PROBLEMS TO SOLVE
1 – In the court opinion, which case is named as the first Wisconsin case to acknowledge the public purpose doctrine?
2 – Reproduce the court opinion's wording between "The principal challenge" and "than public purposes.", inclusive.
3 – Resume the court opinion on the public purpose doctrine after its last sentence.

EXCERPTED PASSAGE
============================================================
State ex rel. Bowman v. Barczak

Decision Date28 February 1967
Citation148 N.W.2d 683,34 Wis.2d 57
PartiesSTATE ex rel. William BOWMAN, Relator, v. Max A. BARCZAK, County Treasurer of Milwaukee Co. et al., Respondents.
CourtWisconsin Supreme Court

Michael, Best & Friedrich, Milwaukee, Frank J. Pelisek and John K. MacIver, Milwaukee, of counsel, for relator.

Robert P. Russell, Corp. Counsel, Milwaukee (for Barczak) Quarles, Herriott, Clemons, Teschner & Noelke, Milwaukee, Lester S. Clemons, Ross Shumaker and Robert H. Dias, Jr., Milwaukee, of counsel (for Milw. Co. Indus. Development Corp.) for respondents.

GORDON, Justice.

The Public Purpose Doctrine.

The principal challenge to the constitutionality of sec. 59.071, Stats., concerns the application of the public purpose doctrine. Unlike most of the other constitutional stabs at this statute, discussed infra, no specific clause in the constitution establishes this doctrine; nevertheless, the public purpose doctrine is firmly accepted as a basic constitutional tenet. Thus, in spite of its obscure origins, there is absolutely no challenge to the premise that public appropriations may not be used for other than public purposes.

The development of this unwritten constitutional keystone has been examined in Mills, The Public Purpose Doctrine in Wisconsin, 1957 Wisconsin Law Review 40. The author attributes the doctrine to a 'judicial articulation of the belief that governmental power should be used for the benefit of the entire community' and states that the first Wisconsin case acknowledging the doctrine was Soens v. City of Racine (1860), 10 Wis. 214 (*271).

Upon the rehearing in State ex rel. Wisconsin Dev. Authority v. Dammann (1938), 228 Wis. 147, 175, 277 N.W. 278, 280 N.W. 698, 706, this court stated that for public funds to be appropriated for a private business 'would be to take the property of one citizen or group of citizens without compensation and to pay it to others, which would constitute a violation of the equality clause as well as a taking of property without due process of law.' In Heimerl v. Ozaukee County (1949), 256 Wis. 151, 158, 40 N.W.2d 564, 567, the court attributed the public purpose doctrine to sec. 4, art. IV of the United States constitution:

'Taxation for a private purpose is prohibited by the clause of the federal constitution that guarantees to every state a Republican form of government (sec. 4, art. IV), as such a form of government forbids the raising of taxes for anything but a public purpose.'

Whatever problem may be presented by our effort to understand the genesis of the public purpose doctrine or to describe its constitutional gestation, such inquiries are insignificant in comparison to the problem of determining if a given course of conduct offends the doctrine. A large number of cases attest to the fact that this court has wrestled with the problem for the past one hundred years, and the Wisconsin experience is little different from that encountered by her sister states.
============================================================
INFORMATION SHOWN
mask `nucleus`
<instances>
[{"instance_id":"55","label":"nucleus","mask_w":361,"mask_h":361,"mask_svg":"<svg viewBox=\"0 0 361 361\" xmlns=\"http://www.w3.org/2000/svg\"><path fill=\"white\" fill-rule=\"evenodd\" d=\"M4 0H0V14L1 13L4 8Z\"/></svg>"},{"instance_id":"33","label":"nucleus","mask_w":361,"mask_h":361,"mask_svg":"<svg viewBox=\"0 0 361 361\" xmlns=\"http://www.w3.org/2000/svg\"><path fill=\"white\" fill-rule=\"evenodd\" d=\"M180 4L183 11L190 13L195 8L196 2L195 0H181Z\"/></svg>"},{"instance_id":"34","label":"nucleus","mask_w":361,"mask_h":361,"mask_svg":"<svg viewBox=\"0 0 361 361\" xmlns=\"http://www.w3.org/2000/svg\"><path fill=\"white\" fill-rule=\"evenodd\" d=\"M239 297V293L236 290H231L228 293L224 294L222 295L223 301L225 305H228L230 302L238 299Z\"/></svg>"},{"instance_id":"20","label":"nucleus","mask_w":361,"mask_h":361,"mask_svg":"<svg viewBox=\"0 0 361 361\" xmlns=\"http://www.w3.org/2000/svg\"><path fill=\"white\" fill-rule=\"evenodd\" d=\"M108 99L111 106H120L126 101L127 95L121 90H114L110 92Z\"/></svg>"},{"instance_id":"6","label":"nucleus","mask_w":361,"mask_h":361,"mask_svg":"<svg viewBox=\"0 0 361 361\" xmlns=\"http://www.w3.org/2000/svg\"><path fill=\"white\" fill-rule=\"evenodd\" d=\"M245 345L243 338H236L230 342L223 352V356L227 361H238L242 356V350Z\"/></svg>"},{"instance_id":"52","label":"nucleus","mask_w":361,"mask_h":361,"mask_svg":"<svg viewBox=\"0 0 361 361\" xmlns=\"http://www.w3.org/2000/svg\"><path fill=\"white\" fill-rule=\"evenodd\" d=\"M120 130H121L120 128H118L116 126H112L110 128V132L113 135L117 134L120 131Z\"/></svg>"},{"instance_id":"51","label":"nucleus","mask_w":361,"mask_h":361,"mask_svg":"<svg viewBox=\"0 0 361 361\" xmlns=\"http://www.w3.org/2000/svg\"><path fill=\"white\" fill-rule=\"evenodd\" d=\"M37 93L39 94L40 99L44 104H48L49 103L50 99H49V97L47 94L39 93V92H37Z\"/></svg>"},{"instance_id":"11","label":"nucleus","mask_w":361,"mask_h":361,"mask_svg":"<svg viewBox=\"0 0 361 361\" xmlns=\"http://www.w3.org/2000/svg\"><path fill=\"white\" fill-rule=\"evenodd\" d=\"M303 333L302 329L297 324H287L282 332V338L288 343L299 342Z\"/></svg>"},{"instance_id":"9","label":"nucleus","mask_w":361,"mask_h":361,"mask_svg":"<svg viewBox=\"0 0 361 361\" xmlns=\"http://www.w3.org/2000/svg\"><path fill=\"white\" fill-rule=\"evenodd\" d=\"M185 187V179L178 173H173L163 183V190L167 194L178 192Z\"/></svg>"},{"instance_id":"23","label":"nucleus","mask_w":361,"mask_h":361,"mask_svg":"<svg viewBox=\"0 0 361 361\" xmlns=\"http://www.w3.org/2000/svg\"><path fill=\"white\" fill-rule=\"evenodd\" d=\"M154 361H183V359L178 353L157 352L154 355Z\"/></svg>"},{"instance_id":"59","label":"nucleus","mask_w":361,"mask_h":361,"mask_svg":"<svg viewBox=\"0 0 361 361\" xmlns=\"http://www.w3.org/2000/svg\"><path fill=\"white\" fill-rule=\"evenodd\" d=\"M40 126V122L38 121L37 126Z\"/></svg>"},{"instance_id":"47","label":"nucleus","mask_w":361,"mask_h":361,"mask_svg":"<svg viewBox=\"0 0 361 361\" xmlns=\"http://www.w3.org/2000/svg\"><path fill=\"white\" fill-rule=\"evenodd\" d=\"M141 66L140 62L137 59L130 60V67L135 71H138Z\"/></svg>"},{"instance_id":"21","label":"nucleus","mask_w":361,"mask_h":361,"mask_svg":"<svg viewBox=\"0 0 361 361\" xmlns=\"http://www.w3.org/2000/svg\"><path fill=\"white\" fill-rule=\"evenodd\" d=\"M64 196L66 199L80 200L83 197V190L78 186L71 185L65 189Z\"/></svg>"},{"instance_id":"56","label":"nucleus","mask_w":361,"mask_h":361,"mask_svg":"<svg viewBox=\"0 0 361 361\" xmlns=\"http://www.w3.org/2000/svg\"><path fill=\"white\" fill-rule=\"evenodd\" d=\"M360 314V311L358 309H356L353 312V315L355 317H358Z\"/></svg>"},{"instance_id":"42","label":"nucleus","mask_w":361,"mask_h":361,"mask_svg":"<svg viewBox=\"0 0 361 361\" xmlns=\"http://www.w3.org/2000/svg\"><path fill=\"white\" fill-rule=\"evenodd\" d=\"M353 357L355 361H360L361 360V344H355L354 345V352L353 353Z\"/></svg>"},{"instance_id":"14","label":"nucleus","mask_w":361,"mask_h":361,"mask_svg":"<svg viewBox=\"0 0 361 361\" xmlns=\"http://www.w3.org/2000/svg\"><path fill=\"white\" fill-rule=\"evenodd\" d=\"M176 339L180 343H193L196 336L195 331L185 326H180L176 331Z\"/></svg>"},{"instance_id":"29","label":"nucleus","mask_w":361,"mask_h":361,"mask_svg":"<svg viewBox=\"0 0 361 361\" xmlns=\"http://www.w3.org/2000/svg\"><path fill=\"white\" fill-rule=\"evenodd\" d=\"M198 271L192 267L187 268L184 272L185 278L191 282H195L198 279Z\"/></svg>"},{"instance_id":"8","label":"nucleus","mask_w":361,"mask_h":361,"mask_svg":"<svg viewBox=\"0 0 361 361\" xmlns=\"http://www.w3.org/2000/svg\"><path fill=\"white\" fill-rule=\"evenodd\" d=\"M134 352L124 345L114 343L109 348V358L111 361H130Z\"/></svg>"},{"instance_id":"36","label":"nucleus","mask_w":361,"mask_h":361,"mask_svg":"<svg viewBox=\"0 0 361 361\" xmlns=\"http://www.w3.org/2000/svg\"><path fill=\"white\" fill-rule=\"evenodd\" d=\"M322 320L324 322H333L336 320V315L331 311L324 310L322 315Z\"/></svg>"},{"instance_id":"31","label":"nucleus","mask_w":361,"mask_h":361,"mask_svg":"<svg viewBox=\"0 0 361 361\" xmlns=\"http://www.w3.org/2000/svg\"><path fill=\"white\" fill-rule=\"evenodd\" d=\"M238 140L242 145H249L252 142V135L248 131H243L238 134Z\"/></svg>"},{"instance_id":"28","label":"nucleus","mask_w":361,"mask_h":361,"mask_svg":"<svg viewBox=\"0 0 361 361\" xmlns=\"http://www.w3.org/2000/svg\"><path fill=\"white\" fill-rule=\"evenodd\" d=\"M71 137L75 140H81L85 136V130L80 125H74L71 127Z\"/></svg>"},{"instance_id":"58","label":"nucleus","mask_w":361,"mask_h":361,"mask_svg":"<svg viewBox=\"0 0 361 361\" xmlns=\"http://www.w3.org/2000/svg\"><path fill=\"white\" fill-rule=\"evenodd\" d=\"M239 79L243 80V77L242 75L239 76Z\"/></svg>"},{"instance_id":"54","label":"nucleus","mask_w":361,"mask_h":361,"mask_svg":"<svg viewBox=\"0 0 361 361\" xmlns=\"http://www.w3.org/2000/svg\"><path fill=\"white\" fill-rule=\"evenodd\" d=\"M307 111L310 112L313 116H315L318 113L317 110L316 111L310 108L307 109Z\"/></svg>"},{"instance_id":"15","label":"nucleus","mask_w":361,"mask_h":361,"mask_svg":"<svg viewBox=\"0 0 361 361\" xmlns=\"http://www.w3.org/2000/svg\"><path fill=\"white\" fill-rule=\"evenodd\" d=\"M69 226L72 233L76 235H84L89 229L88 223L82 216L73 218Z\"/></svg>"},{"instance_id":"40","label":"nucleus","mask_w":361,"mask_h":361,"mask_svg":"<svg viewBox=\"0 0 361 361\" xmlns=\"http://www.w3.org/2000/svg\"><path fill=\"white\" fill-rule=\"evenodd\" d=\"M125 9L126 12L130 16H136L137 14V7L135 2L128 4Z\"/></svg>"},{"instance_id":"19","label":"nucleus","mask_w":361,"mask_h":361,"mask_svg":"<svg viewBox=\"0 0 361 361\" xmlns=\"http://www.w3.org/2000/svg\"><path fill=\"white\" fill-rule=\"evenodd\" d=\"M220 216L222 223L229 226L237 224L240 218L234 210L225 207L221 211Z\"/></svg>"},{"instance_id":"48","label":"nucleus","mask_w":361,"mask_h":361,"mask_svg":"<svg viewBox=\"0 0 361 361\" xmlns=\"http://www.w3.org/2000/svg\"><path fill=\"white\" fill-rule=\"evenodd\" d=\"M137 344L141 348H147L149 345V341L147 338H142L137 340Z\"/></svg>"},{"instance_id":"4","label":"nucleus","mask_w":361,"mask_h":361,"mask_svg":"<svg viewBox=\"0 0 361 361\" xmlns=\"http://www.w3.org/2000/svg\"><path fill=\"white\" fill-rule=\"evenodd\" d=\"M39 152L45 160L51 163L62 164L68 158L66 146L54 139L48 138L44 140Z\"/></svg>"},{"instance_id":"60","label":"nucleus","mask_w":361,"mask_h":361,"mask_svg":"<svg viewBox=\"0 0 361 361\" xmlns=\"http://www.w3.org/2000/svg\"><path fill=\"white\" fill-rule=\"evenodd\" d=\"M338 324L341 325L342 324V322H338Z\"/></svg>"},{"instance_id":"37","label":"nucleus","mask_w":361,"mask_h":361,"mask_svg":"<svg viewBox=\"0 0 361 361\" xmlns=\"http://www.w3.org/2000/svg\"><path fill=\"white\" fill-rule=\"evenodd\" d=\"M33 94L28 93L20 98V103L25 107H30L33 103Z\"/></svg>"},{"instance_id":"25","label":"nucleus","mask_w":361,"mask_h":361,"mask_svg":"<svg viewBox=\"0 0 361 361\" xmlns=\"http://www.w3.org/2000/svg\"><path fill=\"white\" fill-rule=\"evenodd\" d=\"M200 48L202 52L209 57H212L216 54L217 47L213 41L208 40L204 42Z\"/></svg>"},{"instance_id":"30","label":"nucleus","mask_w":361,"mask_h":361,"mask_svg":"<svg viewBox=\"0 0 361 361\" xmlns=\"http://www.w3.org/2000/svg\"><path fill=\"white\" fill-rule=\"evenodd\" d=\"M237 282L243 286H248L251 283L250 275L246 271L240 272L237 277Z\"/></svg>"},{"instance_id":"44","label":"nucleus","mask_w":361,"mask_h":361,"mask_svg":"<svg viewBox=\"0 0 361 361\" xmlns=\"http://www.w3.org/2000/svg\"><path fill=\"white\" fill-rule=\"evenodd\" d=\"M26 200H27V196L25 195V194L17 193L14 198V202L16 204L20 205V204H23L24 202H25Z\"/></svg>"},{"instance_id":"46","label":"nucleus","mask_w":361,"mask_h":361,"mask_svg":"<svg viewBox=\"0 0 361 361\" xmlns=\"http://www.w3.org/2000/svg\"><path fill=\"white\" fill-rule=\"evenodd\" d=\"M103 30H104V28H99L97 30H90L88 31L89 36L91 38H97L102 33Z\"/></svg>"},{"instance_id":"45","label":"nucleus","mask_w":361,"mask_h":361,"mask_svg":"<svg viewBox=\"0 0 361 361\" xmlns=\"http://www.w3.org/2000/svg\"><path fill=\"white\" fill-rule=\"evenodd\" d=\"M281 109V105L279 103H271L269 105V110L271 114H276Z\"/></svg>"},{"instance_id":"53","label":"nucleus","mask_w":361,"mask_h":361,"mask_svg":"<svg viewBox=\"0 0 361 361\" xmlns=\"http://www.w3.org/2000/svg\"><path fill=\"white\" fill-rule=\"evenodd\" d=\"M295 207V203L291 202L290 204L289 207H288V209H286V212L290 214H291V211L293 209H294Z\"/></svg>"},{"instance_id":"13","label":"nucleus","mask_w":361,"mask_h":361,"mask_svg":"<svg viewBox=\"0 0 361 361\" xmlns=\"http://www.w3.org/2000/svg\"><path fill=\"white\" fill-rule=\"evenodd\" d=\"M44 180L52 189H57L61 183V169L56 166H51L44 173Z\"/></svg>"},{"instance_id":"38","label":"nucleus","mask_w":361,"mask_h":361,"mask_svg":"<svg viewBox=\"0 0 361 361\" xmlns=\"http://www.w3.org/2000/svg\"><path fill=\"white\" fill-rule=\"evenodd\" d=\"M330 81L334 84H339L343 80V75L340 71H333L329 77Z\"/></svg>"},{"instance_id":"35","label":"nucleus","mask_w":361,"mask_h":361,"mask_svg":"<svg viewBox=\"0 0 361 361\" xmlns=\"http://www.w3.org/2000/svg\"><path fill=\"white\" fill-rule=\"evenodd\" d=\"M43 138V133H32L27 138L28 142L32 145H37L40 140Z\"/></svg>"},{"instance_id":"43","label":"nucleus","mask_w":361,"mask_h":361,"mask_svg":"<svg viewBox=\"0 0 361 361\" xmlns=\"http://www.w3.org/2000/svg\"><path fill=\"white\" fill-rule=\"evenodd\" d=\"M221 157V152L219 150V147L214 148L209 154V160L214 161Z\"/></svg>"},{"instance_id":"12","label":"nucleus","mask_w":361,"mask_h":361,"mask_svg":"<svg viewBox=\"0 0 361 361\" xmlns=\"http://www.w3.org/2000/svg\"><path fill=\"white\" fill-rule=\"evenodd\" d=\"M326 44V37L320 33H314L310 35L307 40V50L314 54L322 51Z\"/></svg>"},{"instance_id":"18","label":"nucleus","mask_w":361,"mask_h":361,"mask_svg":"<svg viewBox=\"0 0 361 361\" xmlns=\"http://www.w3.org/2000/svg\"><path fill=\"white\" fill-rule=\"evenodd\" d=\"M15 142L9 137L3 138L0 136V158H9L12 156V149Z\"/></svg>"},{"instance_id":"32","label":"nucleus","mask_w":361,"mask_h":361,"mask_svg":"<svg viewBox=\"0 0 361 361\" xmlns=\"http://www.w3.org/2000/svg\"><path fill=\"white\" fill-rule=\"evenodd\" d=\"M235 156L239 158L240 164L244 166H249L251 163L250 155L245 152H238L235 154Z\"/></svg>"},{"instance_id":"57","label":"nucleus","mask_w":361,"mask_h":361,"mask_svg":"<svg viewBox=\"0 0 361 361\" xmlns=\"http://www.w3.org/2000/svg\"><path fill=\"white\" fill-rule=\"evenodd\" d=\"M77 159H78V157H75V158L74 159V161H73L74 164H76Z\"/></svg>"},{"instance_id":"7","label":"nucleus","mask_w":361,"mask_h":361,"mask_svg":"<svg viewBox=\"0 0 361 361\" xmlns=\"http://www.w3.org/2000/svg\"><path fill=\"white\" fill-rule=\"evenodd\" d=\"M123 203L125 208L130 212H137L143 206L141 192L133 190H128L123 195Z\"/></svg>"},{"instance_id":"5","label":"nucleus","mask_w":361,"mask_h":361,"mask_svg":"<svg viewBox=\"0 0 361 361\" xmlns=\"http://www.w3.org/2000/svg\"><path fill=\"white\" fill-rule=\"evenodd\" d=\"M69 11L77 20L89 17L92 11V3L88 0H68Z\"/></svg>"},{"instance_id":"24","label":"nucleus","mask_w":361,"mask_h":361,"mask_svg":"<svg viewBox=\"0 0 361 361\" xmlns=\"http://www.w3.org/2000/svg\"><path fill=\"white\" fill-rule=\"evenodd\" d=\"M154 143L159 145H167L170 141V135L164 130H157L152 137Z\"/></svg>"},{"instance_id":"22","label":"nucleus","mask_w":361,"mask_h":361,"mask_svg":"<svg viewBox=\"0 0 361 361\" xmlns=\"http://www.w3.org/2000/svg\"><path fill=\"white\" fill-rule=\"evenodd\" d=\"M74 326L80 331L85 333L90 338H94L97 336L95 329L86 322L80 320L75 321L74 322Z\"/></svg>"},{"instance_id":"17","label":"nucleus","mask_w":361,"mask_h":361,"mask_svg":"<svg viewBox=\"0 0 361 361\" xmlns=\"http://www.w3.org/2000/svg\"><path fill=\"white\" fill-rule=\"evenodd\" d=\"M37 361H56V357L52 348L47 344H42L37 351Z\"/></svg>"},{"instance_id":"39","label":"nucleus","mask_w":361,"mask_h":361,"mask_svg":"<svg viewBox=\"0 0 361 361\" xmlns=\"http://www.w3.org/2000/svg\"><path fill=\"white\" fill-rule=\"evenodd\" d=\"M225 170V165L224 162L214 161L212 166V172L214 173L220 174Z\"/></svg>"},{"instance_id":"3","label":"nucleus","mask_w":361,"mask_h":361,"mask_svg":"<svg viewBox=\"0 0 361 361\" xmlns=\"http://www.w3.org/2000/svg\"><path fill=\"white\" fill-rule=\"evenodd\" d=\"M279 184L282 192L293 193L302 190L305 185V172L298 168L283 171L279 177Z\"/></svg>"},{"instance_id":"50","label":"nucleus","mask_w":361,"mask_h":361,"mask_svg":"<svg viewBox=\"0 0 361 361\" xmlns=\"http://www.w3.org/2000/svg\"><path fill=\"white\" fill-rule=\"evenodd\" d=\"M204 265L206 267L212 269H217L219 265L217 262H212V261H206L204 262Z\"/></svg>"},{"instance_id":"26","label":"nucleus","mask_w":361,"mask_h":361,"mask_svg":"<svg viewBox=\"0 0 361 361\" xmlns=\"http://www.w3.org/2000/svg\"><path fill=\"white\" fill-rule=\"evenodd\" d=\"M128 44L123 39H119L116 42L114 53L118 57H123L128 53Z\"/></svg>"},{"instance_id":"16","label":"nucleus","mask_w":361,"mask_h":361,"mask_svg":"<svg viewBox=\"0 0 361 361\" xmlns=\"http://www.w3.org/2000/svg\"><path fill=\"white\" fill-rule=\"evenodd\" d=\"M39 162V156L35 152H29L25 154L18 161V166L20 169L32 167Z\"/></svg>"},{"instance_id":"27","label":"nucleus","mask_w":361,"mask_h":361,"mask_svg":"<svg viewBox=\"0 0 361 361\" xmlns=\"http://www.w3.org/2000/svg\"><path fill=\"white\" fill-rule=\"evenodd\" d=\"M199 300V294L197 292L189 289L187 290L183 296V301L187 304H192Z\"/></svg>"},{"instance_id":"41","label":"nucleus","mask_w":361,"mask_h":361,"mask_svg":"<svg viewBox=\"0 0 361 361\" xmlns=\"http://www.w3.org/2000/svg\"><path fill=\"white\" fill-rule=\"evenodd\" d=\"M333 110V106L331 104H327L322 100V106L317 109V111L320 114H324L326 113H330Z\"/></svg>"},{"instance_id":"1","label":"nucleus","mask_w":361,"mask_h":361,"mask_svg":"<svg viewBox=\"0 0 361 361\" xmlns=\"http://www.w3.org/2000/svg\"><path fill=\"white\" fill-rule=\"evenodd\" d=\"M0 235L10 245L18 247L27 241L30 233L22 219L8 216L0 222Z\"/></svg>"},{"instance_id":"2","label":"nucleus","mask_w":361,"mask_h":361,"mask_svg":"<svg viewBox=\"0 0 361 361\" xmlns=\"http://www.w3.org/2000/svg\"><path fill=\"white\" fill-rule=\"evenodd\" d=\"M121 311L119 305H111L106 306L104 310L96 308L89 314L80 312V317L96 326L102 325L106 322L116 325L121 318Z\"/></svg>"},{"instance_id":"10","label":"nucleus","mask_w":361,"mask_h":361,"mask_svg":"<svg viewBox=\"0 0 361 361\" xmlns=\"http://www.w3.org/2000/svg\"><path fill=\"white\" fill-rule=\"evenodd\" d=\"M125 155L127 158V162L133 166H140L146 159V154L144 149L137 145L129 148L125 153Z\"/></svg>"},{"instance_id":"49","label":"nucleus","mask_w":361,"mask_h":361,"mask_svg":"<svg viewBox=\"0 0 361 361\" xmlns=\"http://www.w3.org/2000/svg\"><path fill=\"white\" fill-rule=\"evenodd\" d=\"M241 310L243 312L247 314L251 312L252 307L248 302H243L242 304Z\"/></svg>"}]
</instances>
============================================================
ANSWERS BY ITEM
1 – Soens v. City of Racine (1860)

2 –
The principal challenge to the constitutionality of sec. 59.071, Stats., concerns the application of the public purpose doctrine. Unlike most of the other constitutional stabs at this statute, discussed infra, no specific clause in the constitution establishes this doctrine; nevertheless, the public purpose doctrine is firmly accepted as a basic constitutional tenet. Thus, in spite of its obscure origins, there is absolutely no challenge to the premise that public appropriations may not be used for other than public purposes.

3 –
In recent years the courts of many states have been called upon to weigh the constitutional validity of legislation designed to encourage industry to locate or to expand to the economic benefit of such state and its communities. At the oral argument, counsel informed the court that the legislatures of 38 states have enacted industrial development legislation. In order to decide whether such legislation is consistent with the public purpose doctrine, we are obliged to ascertain the factors which distinguish a public purpose from a private purpose. Unfortunately, this is not a task which allows either a simple or clearcut answer.

In State ex rel. Wisconsin Dev. Authority v. Dammann (1938), 228 Wis. 147, 180, 277 N.W. 278, 280 N.W. 698, 708, the court, upon rehearing, suggested some of the factors to be considered in ascertaining whether an appropriation is proper:

'The course or usage of the government, the objects for which taxes have been customarily and by long course of legislation levied, and the objects and purposes which have been considered necessary for the support and proper use of the government are all material considerations as well as the rule that to sustain a public purpose the advantage to the public must be direct and not merely indirect or remote.'

Moreover, the court went on, at page 182, 280 N.W. at page 709, to recognize that the concept of public purpose is not a static one and that the legislature is not restricted to the concept of public purpose as it has been understood in years gone by:

'The rule that the benefits to the public must be direct and not remote and that the past course or usage of government is to be resorted to for guidance must in each case be considered in the light of the principle that the legislature has a very wide discretion to determine what constitutes a public purpose, and that courts will not interfere unless at first blush the act appears to be so obviously designed in all its principal parts to benefit private persons and so indirectly or remotely to affect the public interest that it constitutes the taking of property of the taxpayers for private use. It is to be observed that the tendency of later cases is towards greater liberality in characterizing taxes or appropriations as public in purpose, doubtless in recognition of the fact, as was stated in Laughlin v. City of Portland, supra (111 Me. 486, 90 A. 318, 51 L.R.A.N.S., 1143), that:

"Times change. The wants and necessities of the people change. The opportunity to satisfy those wants and necessities by individual efforts may vary. * * * On the one hand what could not be deemed a public use a century ago may, because of changed economic and industrial conditions, be such today. * * * Its two tests are: First, the subject-matter, or commodity, must be one of 'public necessity, convenience, or welfare.' * * * The second test is the difficulty which individuals have in providing it for themselves."

In subsection (2) of sec. 59.071, Stats., the Wisconsin legislature has asserted with unequivocal clarity its finding that Wisconsin has suffered from a loss of industry to other states and that this has caused an increase in unemployment in this state. The legislature went on to assert that the economic impact of such unemployment was a serious menace to the general welfare of the people of the entire state. It further found that there was a need for more capital within the state. To remove any uncertainty as to the legislature's position, the enactment contains an express declaration that public money spent to alleviate this situation is for public purposes.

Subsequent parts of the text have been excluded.